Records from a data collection
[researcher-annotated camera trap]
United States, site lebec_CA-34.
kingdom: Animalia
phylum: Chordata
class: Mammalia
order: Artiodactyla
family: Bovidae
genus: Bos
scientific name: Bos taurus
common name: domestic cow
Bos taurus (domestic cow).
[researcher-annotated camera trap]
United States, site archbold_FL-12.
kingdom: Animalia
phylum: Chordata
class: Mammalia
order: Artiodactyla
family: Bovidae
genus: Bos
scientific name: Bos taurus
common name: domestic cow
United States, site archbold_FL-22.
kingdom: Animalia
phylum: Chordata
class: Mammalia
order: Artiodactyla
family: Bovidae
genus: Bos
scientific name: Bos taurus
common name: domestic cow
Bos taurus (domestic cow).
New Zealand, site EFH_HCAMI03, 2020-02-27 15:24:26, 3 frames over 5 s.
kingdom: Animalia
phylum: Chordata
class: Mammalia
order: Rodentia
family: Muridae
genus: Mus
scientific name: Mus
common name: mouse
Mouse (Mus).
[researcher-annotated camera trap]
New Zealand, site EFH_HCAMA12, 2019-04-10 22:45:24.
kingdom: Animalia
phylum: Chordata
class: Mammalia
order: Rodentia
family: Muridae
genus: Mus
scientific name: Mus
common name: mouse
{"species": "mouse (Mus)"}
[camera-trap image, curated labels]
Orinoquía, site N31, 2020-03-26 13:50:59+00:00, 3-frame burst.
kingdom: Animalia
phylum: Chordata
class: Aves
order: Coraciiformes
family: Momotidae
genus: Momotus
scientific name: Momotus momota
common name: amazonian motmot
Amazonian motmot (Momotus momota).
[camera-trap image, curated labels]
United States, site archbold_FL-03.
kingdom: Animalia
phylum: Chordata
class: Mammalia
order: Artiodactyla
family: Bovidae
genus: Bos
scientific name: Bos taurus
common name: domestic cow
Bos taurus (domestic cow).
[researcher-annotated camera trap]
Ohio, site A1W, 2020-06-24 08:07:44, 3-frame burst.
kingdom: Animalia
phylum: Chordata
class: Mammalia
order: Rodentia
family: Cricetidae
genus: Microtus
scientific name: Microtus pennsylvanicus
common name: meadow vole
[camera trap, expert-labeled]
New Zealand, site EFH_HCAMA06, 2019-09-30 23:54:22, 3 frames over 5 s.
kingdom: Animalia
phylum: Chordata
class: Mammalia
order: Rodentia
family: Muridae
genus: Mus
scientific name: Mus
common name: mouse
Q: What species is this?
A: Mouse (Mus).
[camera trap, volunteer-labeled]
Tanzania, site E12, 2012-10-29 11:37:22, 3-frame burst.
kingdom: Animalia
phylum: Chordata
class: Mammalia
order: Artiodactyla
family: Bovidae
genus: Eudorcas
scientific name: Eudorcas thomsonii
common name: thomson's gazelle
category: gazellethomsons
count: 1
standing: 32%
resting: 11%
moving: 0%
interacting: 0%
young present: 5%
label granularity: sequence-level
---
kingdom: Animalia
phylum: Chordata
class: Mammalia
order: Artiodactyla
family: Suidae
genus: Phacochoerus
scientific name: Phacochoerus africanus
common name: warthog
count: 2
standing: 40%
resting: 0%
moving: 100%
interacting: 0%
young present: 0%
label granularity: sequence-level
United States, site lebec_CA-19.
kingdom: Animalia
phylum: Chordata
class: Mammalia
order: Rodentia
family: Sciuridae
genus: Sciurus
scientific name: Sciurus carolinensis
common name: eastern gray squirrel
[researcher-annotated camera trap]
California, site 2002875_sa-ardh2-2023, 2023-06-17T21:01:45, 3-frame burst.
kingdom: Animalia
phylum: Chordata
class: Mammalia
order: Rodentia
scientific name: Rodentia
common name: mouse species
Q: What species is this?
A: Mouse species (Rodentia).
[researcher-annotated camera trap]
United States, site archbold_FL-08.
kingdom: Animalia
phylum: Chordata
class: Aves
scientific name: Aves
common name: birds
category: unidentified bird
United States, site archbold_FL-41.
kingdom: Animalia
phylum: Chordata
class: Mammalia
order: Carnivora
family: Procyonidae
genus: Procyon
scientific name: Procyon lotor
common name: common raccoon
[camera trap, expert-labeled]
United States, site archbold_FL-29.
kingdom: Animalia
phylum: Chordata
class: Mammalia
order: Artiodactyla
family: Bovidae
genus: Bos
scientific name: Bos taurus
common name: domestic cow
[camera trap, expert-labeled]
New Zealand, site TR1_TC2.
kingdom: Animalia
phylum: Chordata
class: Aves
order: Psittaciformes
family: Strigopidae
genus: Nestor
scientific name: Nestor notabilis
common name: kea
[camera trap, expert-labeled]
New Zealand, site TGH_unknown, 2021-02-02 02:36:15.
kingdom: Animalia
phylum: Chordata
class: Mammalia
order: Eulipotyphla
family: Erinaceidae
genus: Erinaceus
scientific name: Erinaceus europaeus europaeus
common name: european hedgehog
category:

■ Problem description ■
The answer should be the entries, given again without a single difference.

■ Task answer ■
[researcher-annotated camera trap]
United States, site lebec_CA-34.
kingdom: Animalia
phylum: Chordata
class: Mammalia
order: Artiodactyla
family: Bovidae
genus: Bos
scientific name: Bos taurus
common name: domestic cow
Bos taurus (domestic cow).
[researcher-annotated camera trap]
United States, site archbold_FL-12.
kingdom: Animalia
phylum: Chordata
class: Mammalia
order: Artiodactyla
family: Bovidae
genus: Bos
scientific name: Bos taurus
common name: domestic cow
United States, site archbold_FL-22.
kingdom: Animalia
phylum: Chordata
class: Mammalia
order: Artiodactyla
family: Bovidae
genus: Bos
scientific name: Bos taurus
common name: domestic cow
Bos taurus (domestic cow).
New Zealand, site EFH_HCAMI03, 2020-02-27 15:24:26, 3 frames over 5 s.
kingdom: Animalia
phylum: Chordata
class: Mammalia
order: Rodentia
family: Muridae
genus: Mus
scientific name: Mus
common name: mouse
Mouse (Mus).
[researcher-annotated camera trap]
New Zealand, site EFH_HCAMA12, 2019-04-10 22:45:24.
kingdom: Animalia
phylum: Chordata
class: Mammalia
order: Rodentia
family: Muridae
genus: Mus
scientific name: Mus
common name: mouse
{"species": "mouse (Mus)"}
[camera-trap image, curated labels]
Orinoquía, site N31, 2020-03-26 13:50:59+00:00, 3-frame burst.
kingdom: Animalia
phylum: Chordata
class: Aves
order: Coraciiformes
family: Momotidae
genus: Momotus
scientific name: Momotus momota
common name: amazonian motmot
Amazonian motmot (Momotus momota).
[camera-trap image, curated labels]
United States, site archbold_FL-03.
kingdom: Animalia
phylum: Chordata
class: Mammalia
order: Artiodactyla
family: Bovidae
genus: Bos
scientific name: Bos taurus
common name: domestic cow
Bos taurus (domestic cow).
[researcher-annotated camera trap]
Ohio, site A1W, 2020-06-24 08:07:44, 3-frame burst.
kingdom: Animalia
phylum: Chordata
class: Mammalia
order: Rodentia
family: Cricetidae
genus: Microtus
scientific name: Microtus pennsylvanicus
common name: meadow vole
[camera trap, expert-labeled]
New Zealand, site EFH_HCAMA06, 2019-09-30 23:54:22, 3 frames over 5 s.
kingdom: Animalia
phylum: Chordata
class: Mammalia
order: Rodentia
family: Muridae
genus: Mus
scientific name: Mus
common name: mouse
Q: What species is this?
A: Mouse (Mus).
[camera trap, volunteer-labeled]
Tanzania, site E12, 2012-10-29 11:37:22, 3-frame burst.
kingdom: Animalia
phylum: Chordata
class: Mammalia
order: Artiodactyla
family: Bovidae
genus: Eudorcas
scientific name: Eudorcas thomsonii
common name: thomson's gazelle
category: gazellethomsons
count: 1
standing: 32%
resting: 11%
moving: 0%
interacting: 0%
young present: 5%
label granularity: sequence-level
---
kingdom: Animalia
phylum: Chordata
class: Mammalia
order: Artiodactyla
family: Suidae
genus: Phacochoerus
scientific name: Phacochoerus africanus
common name: warthog
count: 2
standing: 40%
resting: 0%
moving: 100%
interacting: 0%
young present: 0%
label granularity: sequence-level
United States, site lebec_CA-19.
kingdom: Animalia
phylum: Chordata
class: Mammalia
order: Rodentia
family: Sciuridae
genus: Sciurus
scientific name: Sciurus carolinensis
common name: eastern gray squirrel
[researcher-annotated camera trap]
California, site 2002875_sa-ardh2-2023, 2023-06-17T21:01:45, 3-frame burst.
kingdom: Animalia
phylum: Chordata
class: Mammalia
order: Rodentia
scientific name: Rodentia
common name: mouse species
Q: What species is this?
A: Mouse species (Rodentia).
[researcher-annotated camera trap]
United States, site archbold_FL-08.
kingdom: Animalia
phylum: Chordata
class: Aves
scientific name: Aves
common name: birds
category: unidentified bird
United States, site archbold_FL-41.
kingdom: Animalia
phylum: Chordata
class: Mammalia
order: Carnivora
family: Procyonidae
genus: Procyon
scientific name: Procyon lotor
common name: common raccoon
[camera trap, expert-labeled]
United States, site archbold_FL-29.
kingdom: Animalia
phylum: Chordata
class: Mammalia
order: Artiodactyla
family: Bovidae
genus: Bos
scientific name: Bos taurus
common name: domestic cow
[camera trap, expert-labeled]
New Zealand, site TR1_TC2.
kingdom: Animalia
phylum: Chordata
class: Aves
order: Psittaciformes
family: Strigopidae
genus: Nestor
scientific name: Nestor notabilis
common name: kea
[camera trap, expert-labeled]
New Zealand, site TGH_unknown, 2021-02-02 02:36:15.
kingdom: Animalia
phylum: Chordata
class: Mammalia
order: Eulipotyphla
family: Erinaceidae
genus: Erinaceus
scientific name: Erinaceus europaeus europaeus
common name: european hedgehog
category:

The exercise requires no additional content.